Une meilleure lecture, après la restauration récente du dessin, de l’inscription dans le bas de la feuille : « Francesco Salviati », renforce notre conviction qu’il s’agit bien d’un exceptionnel dessin de l’un des plus grands dessinateurs maniéristes italiens. Le rapprochement proposé lors de l’exposition de 1998 avec les inventions de Salviati, principalement celle de la tapisserie de la Déploration du Christ (Florence, Galleria degli Uffizi), reste valable. Cette tapisserie, tissée à Florence par Nicolas Karcher (Bruxelles ? actif à Ferrare en 1517 – Mantoue, 1562) et son atelier, fut livrée au duc Cosimo I de’Medici le 31 juillet 1546. Cette composition avait déjà servi, mais avec un développement beaucoup plus ambitieux, dans la grande pala peinte par Salviati, au cours de l’année 1540, à Venise, pour l’église du Corpus Domini, aujourd’hui conservée à la Pinacoteca di Brera, à Milan. Salviati la reprit à nouveau à Florence, vers 1543-1548, dans une autre Déploration du Christ (Florence, Galleria Palatina), de format réduit. L’étude de tête féminine tournée vers la gauche se retrouve avec des variantes dans ces œuvres. Détail révélateur de la méthode de l’artiste, basée sur le dessin, le profil incliné, dans l’angle supérieur gauche, pourrait avoir servi pour le visage de l’ange penché vers l’Enfant Jésus dans la Madone au perroquet (Madrid, Prado), peinte à Florence. Ayant quitté Florence en 1548 pour poursuivre sa carrière à Rome, Salviati conserva le souvenir du jeune homme de profil, courbé, comme lové sur lui-même, motif principal de la feuille d’études de Grenoble, qu’il réintroduit à nouveau, et de manière peut-être plus explicite encore, dans la Déposition, placée sur l’autel de la chapelle de la Pietà, à Santa Maria dell’Anima (mai 1548-août 1550)7.

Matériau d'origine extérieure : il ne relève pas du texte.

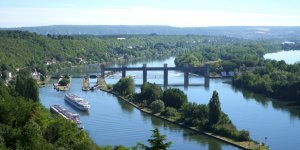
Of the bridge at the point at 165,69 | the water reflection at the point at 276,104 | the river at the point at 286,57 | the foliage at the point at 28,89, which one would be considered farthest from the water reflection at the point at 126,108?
the river at the point at 286,57

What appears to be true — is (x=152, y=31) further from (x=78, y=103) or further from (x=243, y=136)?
(x=243, y=136)

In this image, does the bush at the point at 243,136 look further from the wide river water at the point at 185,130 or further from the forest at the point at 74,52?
the forest at the point at 74,52

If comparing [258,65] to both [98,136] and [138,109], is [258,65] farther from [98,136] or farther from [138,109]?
[98,136]

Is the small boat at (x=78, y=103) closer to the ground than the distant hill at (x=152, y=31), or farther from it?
farther from it

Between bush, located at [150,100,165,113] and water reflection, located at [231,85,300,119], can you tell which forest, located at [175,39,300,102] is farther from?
bush, located at [150,100,165,113]

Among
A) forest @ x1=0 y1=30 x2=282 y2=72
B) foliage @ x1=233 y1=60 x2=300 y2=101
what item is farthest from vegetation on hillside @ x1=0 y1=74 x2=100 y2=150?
forest @ x1=0 y1=30 x2=282 y2=72

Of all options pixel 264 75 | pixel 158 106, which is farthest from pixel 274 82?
pixel 158 106

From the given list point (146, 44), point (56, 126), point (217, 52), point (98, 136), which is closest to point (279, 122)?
point (98, 136)
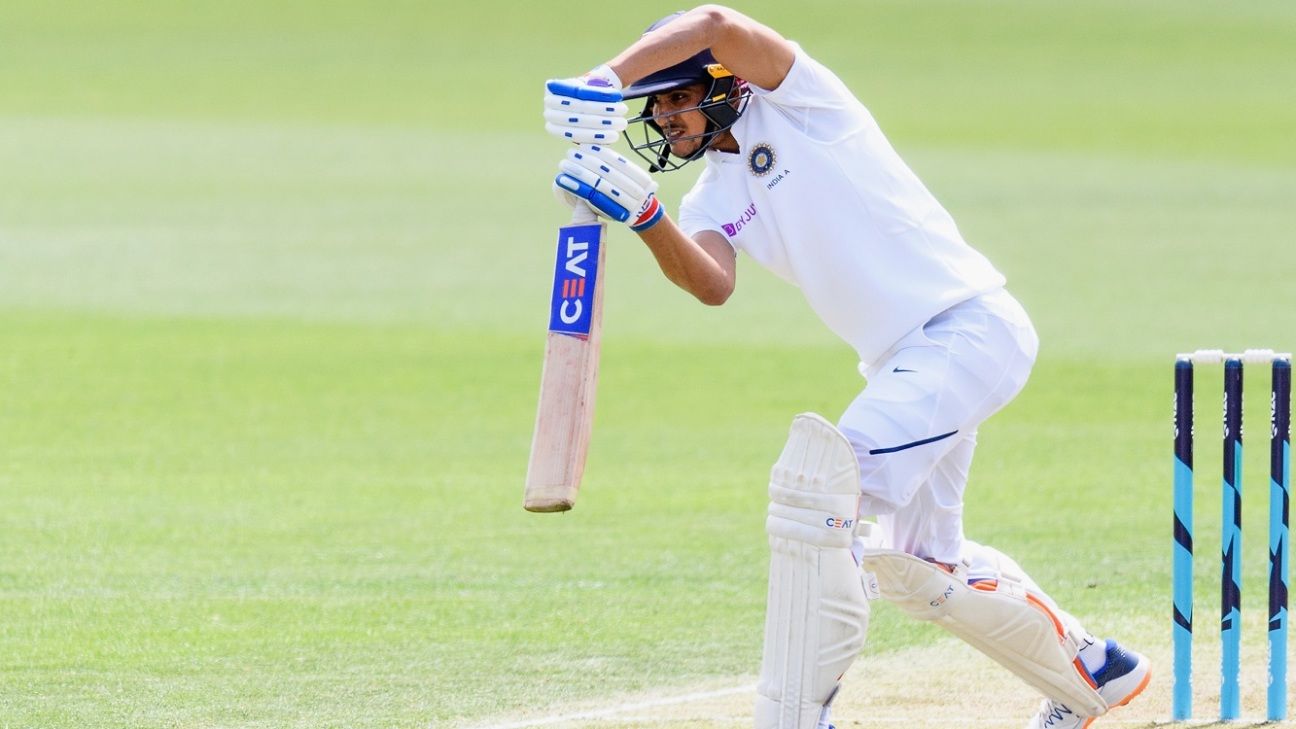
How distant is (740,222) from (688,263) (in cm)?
25

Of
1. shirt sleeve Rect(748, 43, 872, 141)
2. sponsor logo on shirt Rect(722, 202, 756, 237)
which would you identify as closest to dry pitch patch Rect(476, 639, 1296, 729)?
sponsor logo on shirt Rect(722, 202, 756, 237)

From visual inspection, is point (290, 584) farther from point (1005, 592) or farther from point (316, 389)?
point (316, 389)

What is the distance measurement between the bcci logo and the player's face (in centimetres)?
13

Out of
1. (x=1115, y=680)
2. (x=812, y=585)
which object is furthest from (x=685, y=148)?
(x=1115, y=680)

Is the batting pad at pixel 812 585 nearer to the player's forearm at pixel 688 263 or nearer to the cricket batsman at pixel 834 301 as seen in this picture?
the cricket batsman at pixel 834 301

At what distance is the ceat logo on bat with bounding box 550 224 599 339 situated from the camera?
3.66 meters

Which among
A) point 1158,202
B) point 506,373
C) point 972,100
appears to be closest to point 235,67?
point 972,100

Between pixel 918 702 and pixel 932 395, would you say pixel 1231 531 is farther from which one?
pixel 932 395

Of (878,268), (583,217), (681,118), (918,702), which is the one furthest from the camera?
(918,702)

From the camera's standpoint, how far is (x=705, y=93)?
3816 mm

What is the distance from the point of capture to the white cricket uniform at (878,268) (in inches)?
146

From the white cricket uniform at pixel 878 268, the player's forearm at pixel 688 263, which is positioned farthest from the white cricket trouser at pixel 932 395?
the player's forearm at pixel 688 263

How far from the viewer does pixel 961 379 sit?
12.3 ft

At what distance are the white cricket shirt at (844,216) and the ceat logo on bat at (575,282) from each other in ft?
1.26
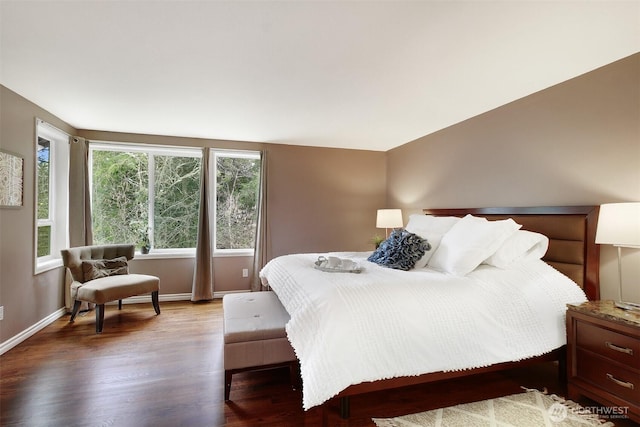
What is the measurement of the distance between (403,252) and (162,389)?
6.82 ft

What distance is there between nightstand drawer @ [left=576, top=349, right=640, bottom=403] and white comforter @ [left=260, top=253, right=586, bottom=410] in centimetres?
16

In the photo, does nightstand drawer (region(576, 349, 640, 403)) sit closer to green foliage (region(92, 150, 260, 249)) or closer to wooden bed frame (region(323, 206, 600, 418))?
wooden bed frame (region(323, 206, 600, 418))

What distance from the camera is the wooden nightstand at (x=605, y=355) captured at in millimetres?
1591

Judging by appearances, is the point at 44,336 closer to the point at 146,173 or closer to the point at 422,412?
the point at 146,173

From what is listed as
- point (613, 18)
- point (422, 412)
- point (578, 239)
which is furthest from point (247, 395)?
point (613, 18)

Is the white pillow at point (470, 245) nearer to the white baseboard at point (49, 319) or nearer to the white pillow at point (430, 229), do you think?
the white pillow at point (430, 229)

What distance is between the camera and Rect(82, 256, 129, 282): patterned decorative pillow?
3.33m

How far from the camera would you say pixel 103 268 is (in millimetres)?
3502

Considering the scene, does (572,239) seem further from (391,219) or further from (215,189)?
(215,189)

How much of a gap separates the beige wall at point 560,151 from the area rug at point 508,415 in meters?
0.88

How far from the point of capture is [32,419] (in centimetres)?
175

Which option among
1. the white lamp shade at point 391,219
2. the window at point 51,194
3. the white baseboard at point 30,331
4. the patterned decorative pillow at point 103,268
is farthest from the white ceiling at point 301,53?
the white baseboard at point 30,331

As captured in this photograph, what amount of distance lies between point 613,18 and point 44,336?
5105 mm

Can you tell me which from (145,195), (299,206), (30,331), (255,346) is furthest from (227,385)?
(145,195)
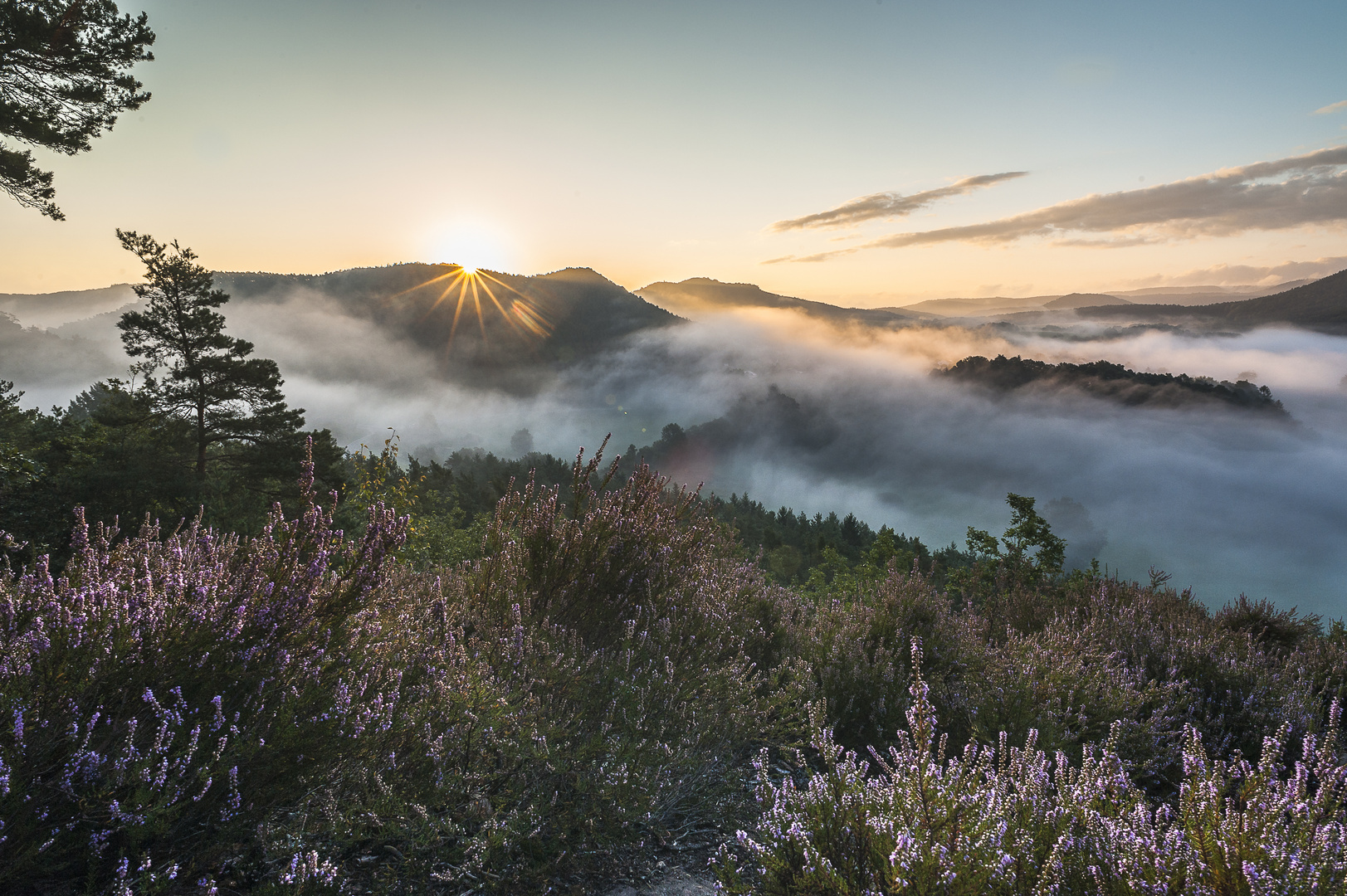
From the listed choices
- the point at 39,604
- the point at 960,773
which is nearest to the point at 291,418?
the point at 39,604

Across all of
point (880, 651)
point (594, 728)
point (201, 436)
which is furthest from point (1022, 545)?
point (201, 436)

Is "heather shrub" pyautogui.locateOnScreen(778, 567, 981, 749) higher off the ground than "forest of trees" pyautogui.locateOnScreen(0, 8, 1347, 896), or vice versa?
"forest of trees" pyautogui.locateOnScreen(0, 8, 1347, 896)

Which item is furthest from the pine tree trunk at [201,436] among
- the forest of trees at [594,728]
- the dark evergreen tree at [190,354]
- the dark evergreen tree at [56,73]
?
the forest of trees at [594,728]

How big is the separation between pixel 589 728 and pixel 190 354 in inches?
800

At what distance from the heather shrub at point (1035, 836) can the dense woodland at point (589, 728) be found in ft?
0.05

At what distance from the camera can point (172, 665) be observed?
223 centimetres

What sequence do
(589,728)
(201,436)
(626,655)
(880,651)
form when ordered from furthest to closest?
(201,436)
(880,651)
(626,655)
(589,728)

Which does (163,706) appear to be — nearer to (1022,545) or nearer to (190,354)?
(1022,545)

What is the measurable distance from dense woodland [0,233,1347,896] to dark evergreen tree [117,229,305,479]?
17.5 meters

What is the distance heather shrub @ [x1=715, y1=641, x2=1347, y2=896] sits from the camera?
1662 mm

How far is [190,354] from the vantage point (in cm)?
1786

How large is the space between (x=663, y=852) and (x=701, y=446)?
186 metres

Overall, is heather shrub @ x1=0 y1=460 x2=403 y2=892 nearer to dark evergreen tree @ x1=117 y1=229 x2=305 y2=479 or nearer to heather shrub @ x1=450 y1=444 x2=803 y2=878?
heather shrub @ x1=450 y1=444 x2=803 y2=878

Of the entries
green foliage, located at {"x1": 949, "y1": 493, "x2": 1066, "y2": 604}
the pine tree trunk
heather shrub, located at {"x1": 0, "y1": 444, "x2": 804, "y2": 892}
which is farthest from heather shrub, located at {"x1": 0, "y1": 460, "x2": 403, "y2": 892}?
the pine tree trunk
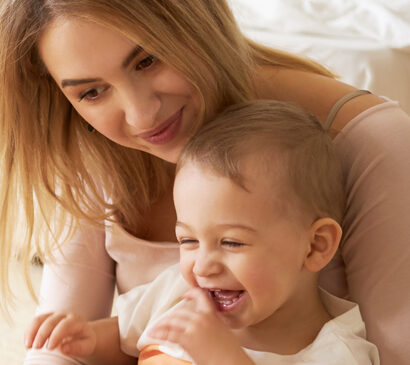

[1] Pointe de métal, pierre noire, rehauts de blanc, sur papier préparé gris. 36,4 x 22,7 cm.
[2] Curieusement, D. Jaffé, dans son compte-rendu du Burlington Magazine (1998, p. 346, note 3), tout en admettant implicitement l’attribution à Salviati du dessin de Grenoble, considère que celle du dessin Louvre (inv. 10913) est « less than certain ». À notre avis, les deux dessins sont inséparables : si l’on admet l’un comme étant de Salviati, force est aussi d’accepter l’autre, comme le fait D. McTavish. C’est aussi l’opinion de L.Walk Simon, mais cet auteur refuse de les attribuer à Salviati : « no. 116 [Grenoble] executed in a similar, self-consciously archaic metal point technique to no. 16 [Louvre] and possibly by the same hand but not, in my view, by Salviati ».